One of the side effects of drinking less is better skin. It first occurred to me that my slightly dull, broken out complexion could be due to alcohol when I read a blog post by Elyse Knowles about how she “fixed” her skin. I think the quality of your skin is attributable to a variety of factors including: hormones, environment, genetics, exercise and diet. But I did a little reading and found alcohol does have a pretty dramatic effect on skin in two major ways:
1) Alcohol dehydrates. This dehydration impacts your body’s regenerative cycle, leading to dull skin.
2) Alcohol isn’t just a toxin – it’s a hepatotoxin. Fancy. Basically, it means alcohol stuffs up your liver functioning and “could impair the job of your liver in removing toxins from your body, including your skin.”
It might seem odd to list better relationships as a side effect of teetotalism but let me explain. A lot of excessive alcohol consumption has to do with our feelings about our place in the world, our connections with other people and the mask we wear. I drank more when I was in situations where I was less comfortable. When I’m chilling at my best friend’s* house, I never drink.

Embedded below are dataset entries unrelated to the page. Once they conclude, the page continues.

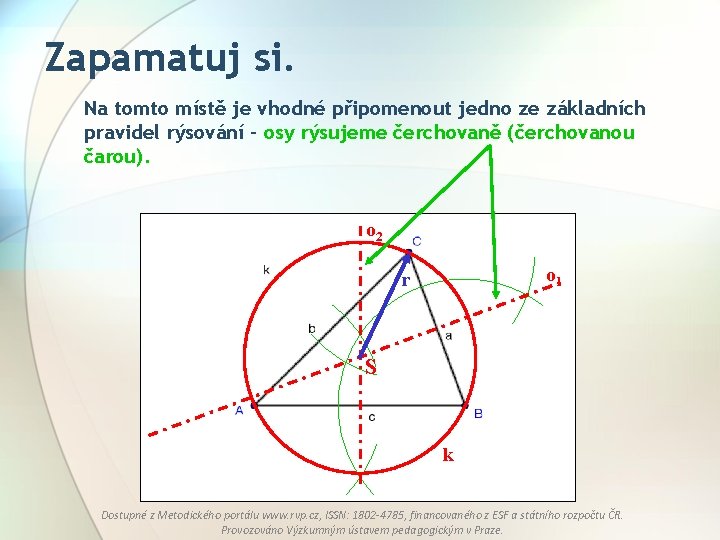 Zapamatuj si.

Na tomto místě je vhodné připomenout jedno ze základních pravidel rýsování – osy rýsujeme čerchovaně (čerchovanou čarou).

$o_2$
C
k
r
$o_1$
b
a
S
A
c
B
k

Dostupné z Metodického portálu www.rvp.cz, ISSN: 1802-4785, financovaného z ESF a státního rozpočtu ČR. Provozováno Výzkumným ústavem pedagogickým v Praze.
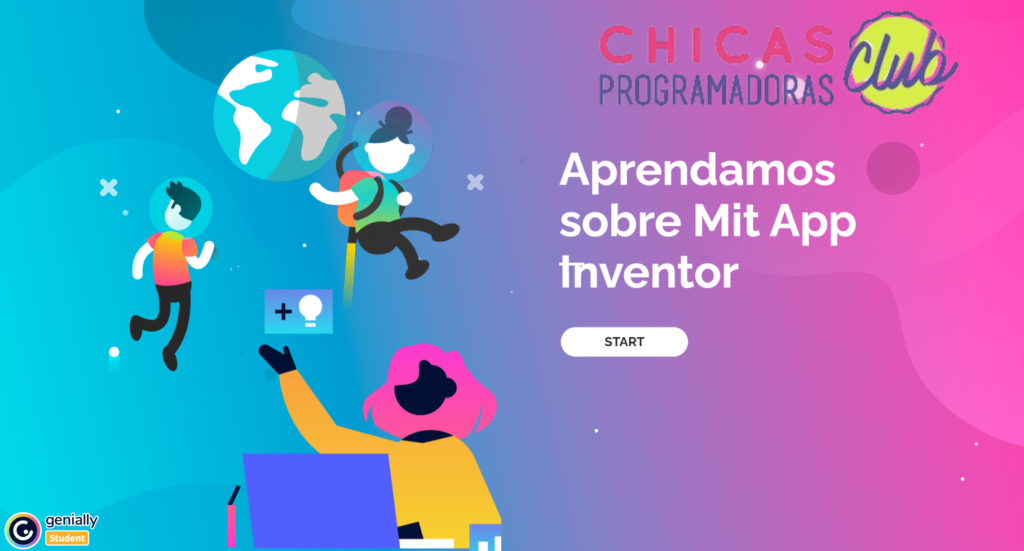 CHICAS PROGRAMADORAS Club

Aprendamos sobre Mit App Inventor

START

genially Student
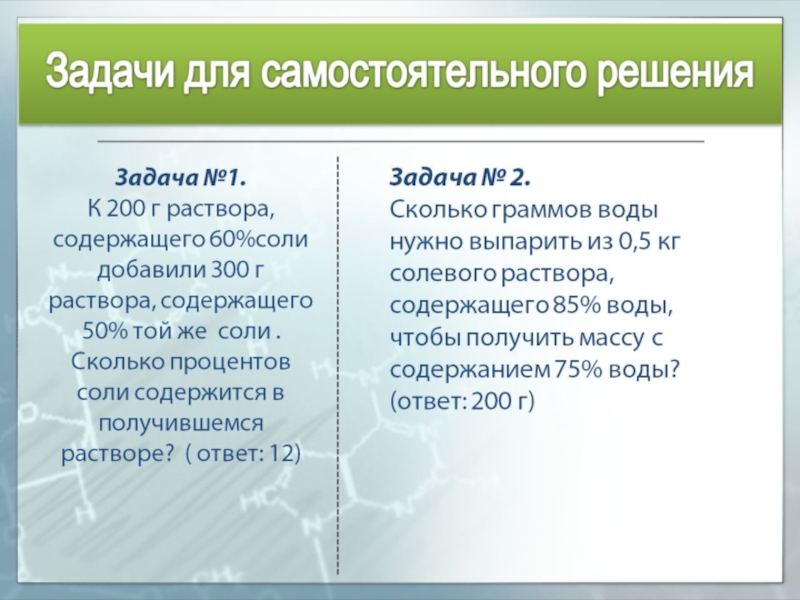 Задачи для самостоятельного решения

Задача №1.
К 200 г раствора, содержащего 60%соли добавили 300 г раствора, содержащего 50% той же соли . Сколько процентов соли содержится в получившемся растворе? ( ответ: 12)

Задача № 2.
Сколько граммов воды нужно выпарить из 0,5 кг солевого раствора, содержащего 85% воды, чтобы получить массу с содержанием 75% воды? (ответ: 200 г)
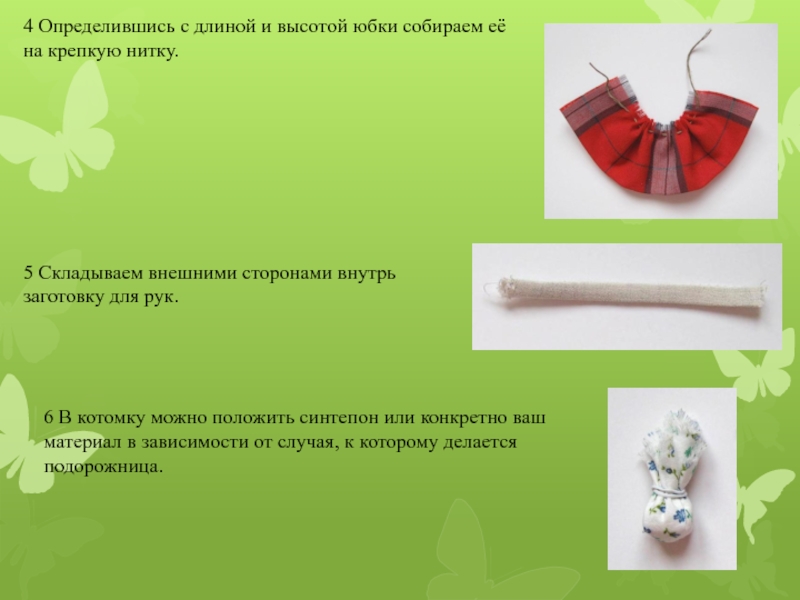 4 Определившись с длиной и высотой юбки собираем её на крепкую нитку.

5 Складываем внешними сторонами внутрь заготовку для рук.

6 В котомку можно положить синтепон или конкретно ваш материал в зависимости от случая, к которому делается подорожница.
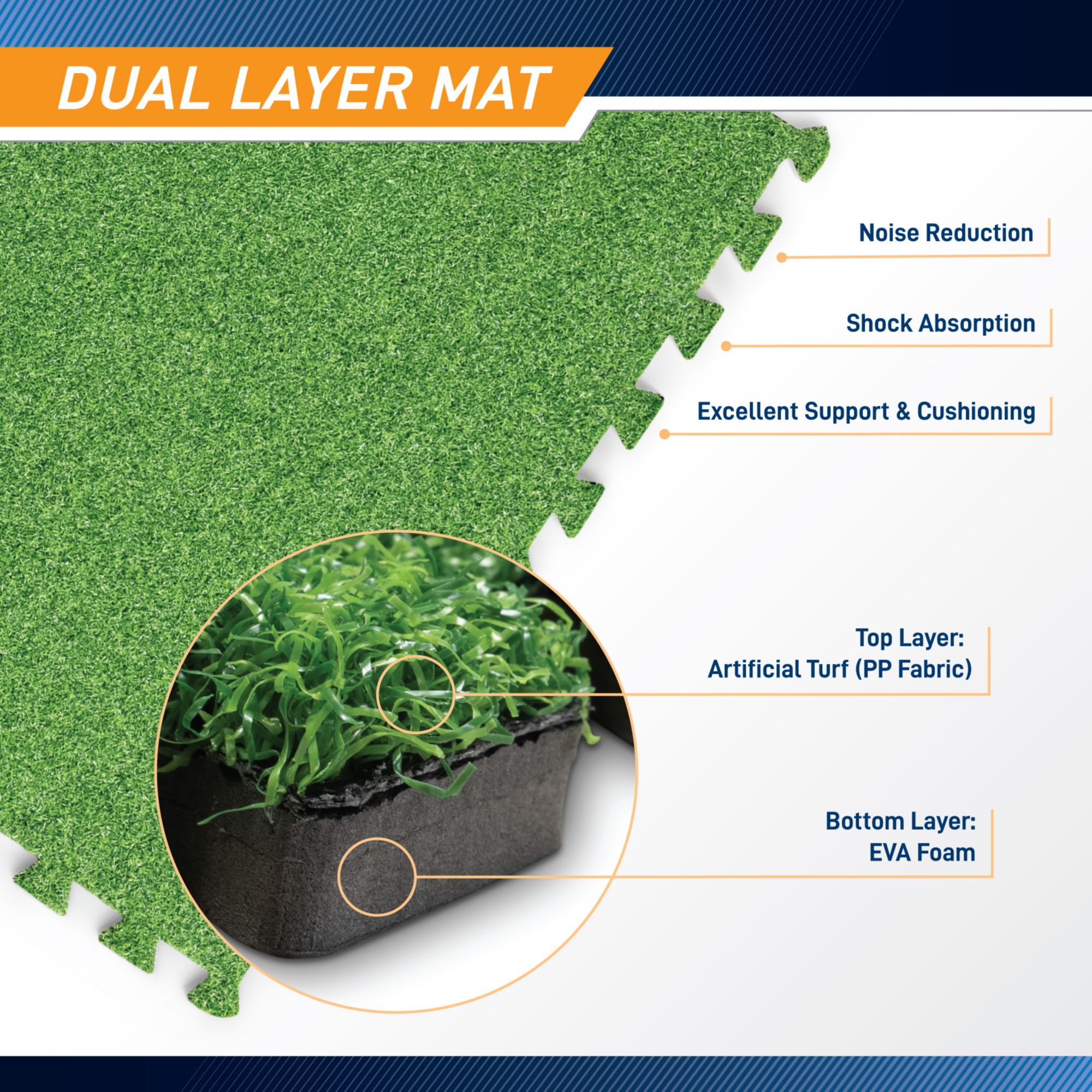 DUAL LAYER MAT

Noise Reduction

Shock Absorption

Excellent Support & Cushioning

Top Layer:
Artificial Turf (PP Fabric)

Bottom Layer:
EVA Foam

I love her sober and I know she loves me, without any assistance from a bottle. Surrounded by lots of strangers or people I didn’t feel myself around, I’d knock back shots like water. Like really feral tasting water that makes you scrunch up your face. It made me feel more relaxed, less inhibited – all the usual nice alcohol-y effects. But it really just concealed a problem: I wasn’t hanging with my tribe. I don’t need chemical assistance when I’m with the right group of people.
How to cut back
Despite this compelling blog post, cutting back on your drinking mightn’t be so simple. Peer pressure takes lots of forms and I feel like one of the most seemingly innocuous is exposure. Everyone else is doing it so shouldn’t you? Worse: What if they all get slammed and you’re left not able to laugh for thirty minutes at the lemon that dropped on the floor.
Going against the grain takes character. Or does it?
Fitness sensation, Kayla Itsines, stopped drinking alcohol about eight years ago. When she stopped, she used to get a sparkling water with a lime in it. Rarely did anyone question her order. So if you’re wanting to improve your health and wellbeing, you could opt for a drink that looks like the real deal. Lie if you must. But maybe also don’t hang around people who won’t accept your health choices.
All this said, I haven’t quit drinking. Goodness no. Firstly, I don’t like extreme decisions. My vegetarianism lasted five days. And I wholeheartedly support the movement. But mainly, there are times when I do want to let loose. Altered mind states can be pretty enjoyable under the right circumstances.
Generally speaking, the amount of alcohol required to modify my feelings and behaviour is conducive to a lovely morning headache. So I won’t always pursue that boozy transformation. But sometimes I might.
The main thing I hope you take away from this post is that alcohol has a whole heap of effects that aren’t always spoken about. You should consider these when you go out or stay in. You get one body and mind*. Practice kindness on everyone, especially yourself.
*It’s a tier
*I do not believe in Descartes’ dualism. Your mind is part of your body. It’s your brain.